Der Bischoff von Sutri an den Kardinal

Guido von Präneste.

1201.

[74] Ich höre, ihr seyd zu Kölln angelangt, die Eingriffe zu ahnden, welche Philipp durch Einsetzung eines maynzischen Erzbischofs in die päbstlichen Rechte that, und ich eile, mich gegen euch über gewisse Dinge zu erklären, welche man mir, wie ich höre, am römischen Höfe zur Last legte, ich erkenne in euch nicht allein den päbstlichen Legaten, dem ich Rechenschaft von meinem Verhalten schuldig bin, sondern auch den Freund, gegen welchen ich mich offenherziger über meine Lage herauslassen kann, als gegen andre, den Mann, von dem ich weiß, er wird das, was ich ihm sage, und sagen muß, nicht zu meinem Nachtheil gebrauchen. Hört meine kurze Geschichte, und denn beurtheilet mich nach eurem eigenen Herzen, nach dem was, wie ihr wißt, in dieser argen Welt ein jeder thun muß, der sich empor schwingen will, der sein Leben nicht im Staube zu endigen denkt.

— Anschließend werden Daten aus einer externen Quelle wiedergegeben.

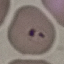 Result: malaria parasites detected. Photographed with a smartphone camera at the microscope eyepiece. Thin smear of blood. Giemsa-stained preparation. Automatically extracted cell patch, resized to 64 × 64 pixels.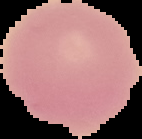

Summary:
  - Malaria status: uninfected
  - Image type: segmented cell region with the area outside set to black
  - Image size: 142×139 pixels
  - Preparation: thin blood film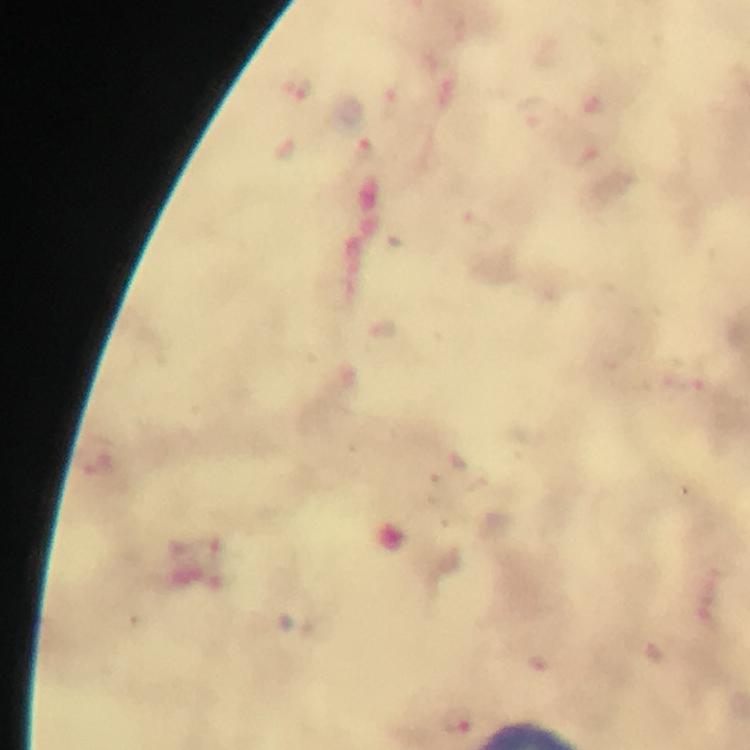
Approximate centers as (x, y) in pixels. Plasmodium parasite locations: (302, 89), (365, 149), (458, 720). Thick smear. Photographed with a smartphone mounted on the microscope. 100x magnification. Immersion oil was used. From a diagnostic examination for malaria. A crop from one field of view. Image is 750×750 pixels. Giemsa stain.Give the position of every malaria parasite.
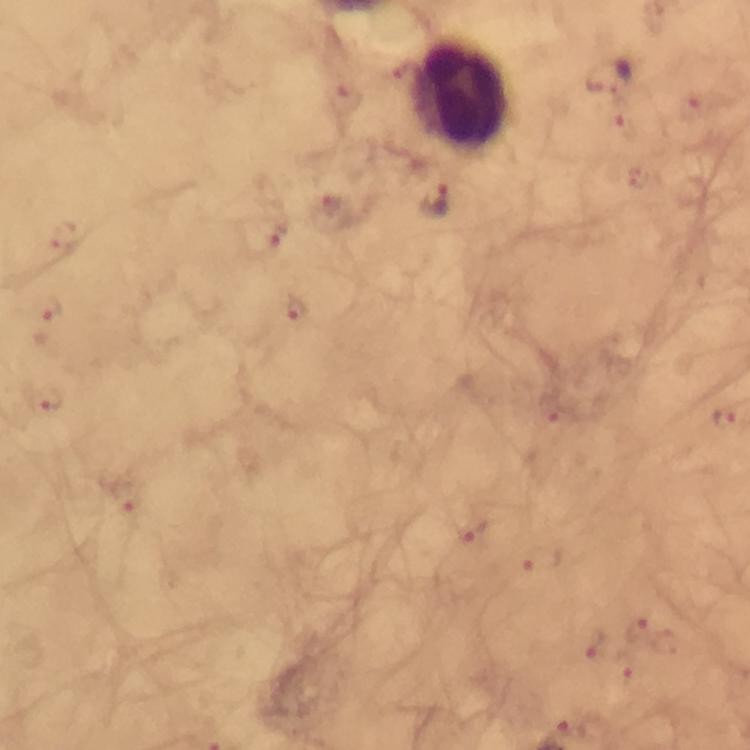

Approximate centers as (x, y) in pixels.
Malaria parasites: (405, 73), (611, 79), (345, 100), (693, 105), (626, 128), (639, 178), (433, 200), (331, 208), (277, 233), (64, 235), (296, 305), (47, 310), (47, 400), (549, 410), (726, 418), (124, 495), (475, 531), (542, 559), (637, 631), (593, 642), (627, 669), (570, 725).

{
  "magnification": "100x",
  "image_size": "750×750 pixels",
  "immersion_oil": "used",
  "preparation": "thick blood film",
  "cropped_from": "one field of view",
  "capture": "smartphone photograph through a microscope",
  "context": "from a malaria diagnostic workup",
  "leukocyte_locations": "approximate centers as (x, y) in pixels: (461, 94)",
  "stain": "Giemsa"
}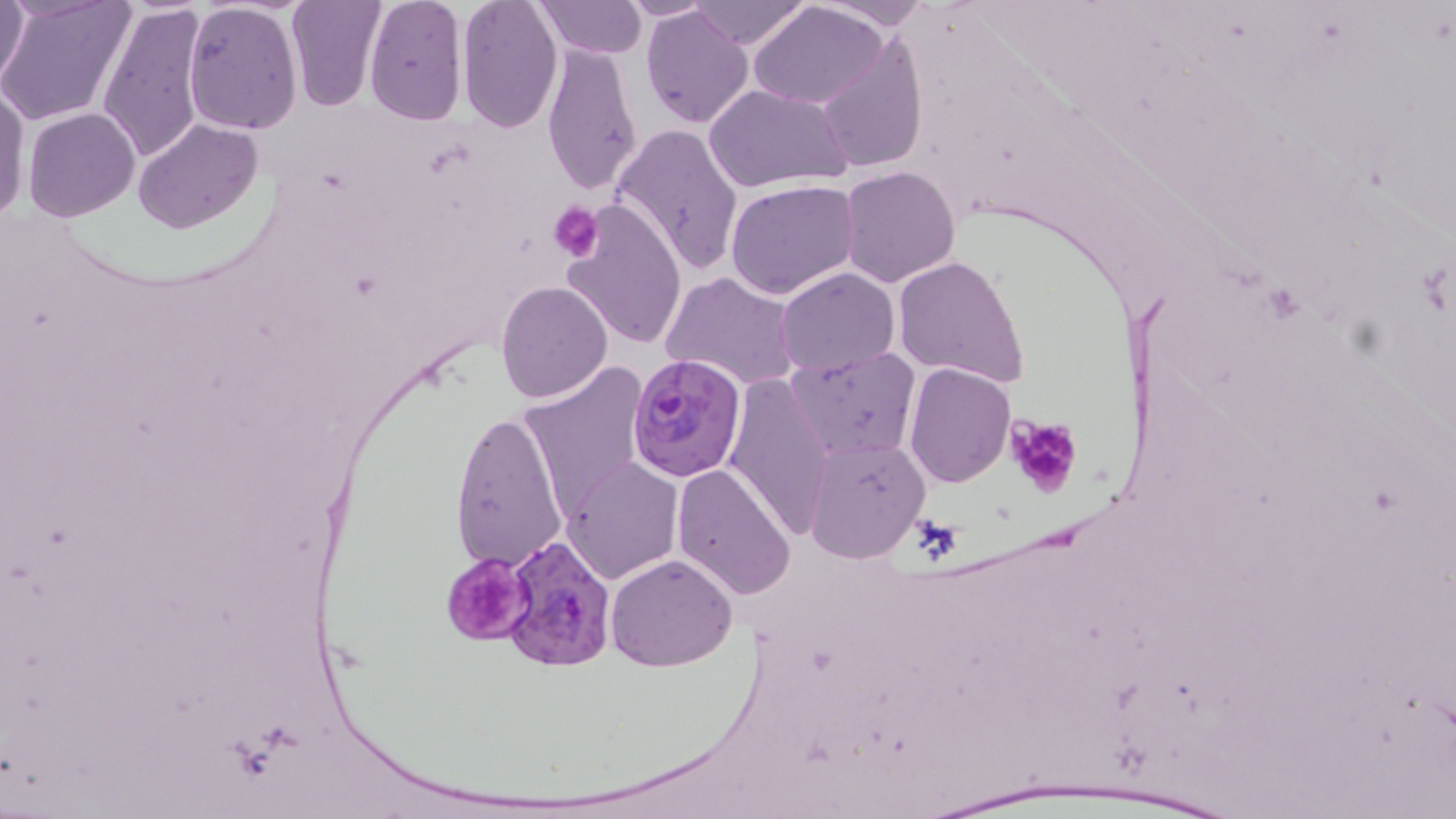

slide-level diagnosis = Plasmodium falciparum
platelet locations = approximate bounding boxes as (x1, y1, x2, y2) in pixels: (547, 201, 605, 264), (1005, 415, 1081, 498), (441, 552, 536, 647)
Plasmodium falciparum-infected red blood cell locations = approximate bounding boxes as (x1, y1, x2, y2) in pixels: (625, 353, 746, 481), (503, 536, 616, 669)
stain = May-Grünwald-Giemsa
modality = optical microscopy
magnification = 1000x
uninfected red blood cell locations = approximate bounding boxes as (x1, y1, x2, y2) in pixels: (0, 0, 31, 95), (0, 0, 134, 127), (285, 0, 387, 111), (454, 0, 563, 134), (535, 0, 646, 58), (617, 0, 720, 20), (687, 0, 812, 47), (812, 0, 934, 32), (362, 1, 469, 125), (96, 2, 210, 165), (183, 2, 303, 135), (751, 4, 887, 109), (639, 7, 753, 129), (810, 33, 929, 173), (541, 40, 642, 198), (0, 81, 30, 225), (705, 84, 851, 193), (22, 107, 140, 221), (133, 119, 262, 233), (609, 122, 745, 276), (839, 165, 961, 287), (726, 178, 859, 299), (559, 200, 689, 349), (892, 255, 1031, 388), (775, 267, 900, 379), (660, 272, 803, 391), (496, 281, 613, 403), (784, 347, 922, 462), (904, 362, 1015, 486), (517, 363, 652, 522), (723, 372, 834, 543), (447, 408, 569, 575), (803, 434, 930, 562), (560, 458, 685, 585), (672, 464, 798, 600), (606, 554, 736, 672)
field of view = single
preparation = thin blood smear
image size = 1456×819 pixels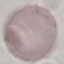

Summary:
  - Malaria status: uninfected
  - Image type: cell patch, automatically extracted from a larger field of view and resized to 64 × 64 pixels
  - Preparation: thin blood film
  - Capture: smartphone camera at the microscope eyepiece
  - Stain: Giemsa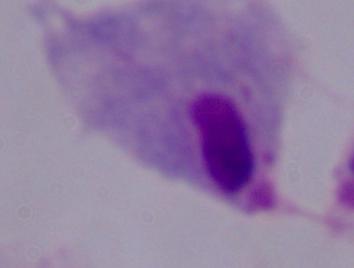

Aus dem widrigsten unter allem Staub auf Erden, aus dem Klosterstaube hatte ich mich schon längst empor geschwungen. Ich war Bischof von Sutri, und wurde, was ihr jetzo seyd,[74] päbstlicher Legat. Ich er hielt geheime und öffentliche Aufträge nach Deutschland, wie ihr sie erhalten habt, und richtete sie hoffentlich so gut aus, wie ihr die eurigen ausrichten werdet. Ich sprach den Kaiser gerade so vom Banne los, wie mir vorgeschrieben, und alles hatte die Folgen, die es haben sollte: Zwist und Uneinigkeit entsprang, und das Reich sieht jetzt zwey Kaiser. –

Daß man, nachdem alles geschehen war, was man von mir verlangte, mir den Rücken wandte, mir keine Versprechungen hielt, die mir gethan wurden, und sich gar unter der Hand verlauten ließ: man müsse dem Bischof von Sutri wegen Kaiser Philipps heimlicher Lossprechung an den Hals; dies waren freylich Dinge, die ich hätte voraussehen sollen, da mir meine Erfahrung sagte, man pflege sich gern derer auf eine gute Art zu entledigen, durch die man heimliche Dinge ausgerichtet hat, und das Werkzeug ins Feuer zu werfen, wenn das Werk geschehen ist; Leider fanden mich diese Dinge unvorbereitet. Ich war ein Mensch, ich ward aufgebracht, und suchte, da Rache unmöglich war, meine Sicherheit.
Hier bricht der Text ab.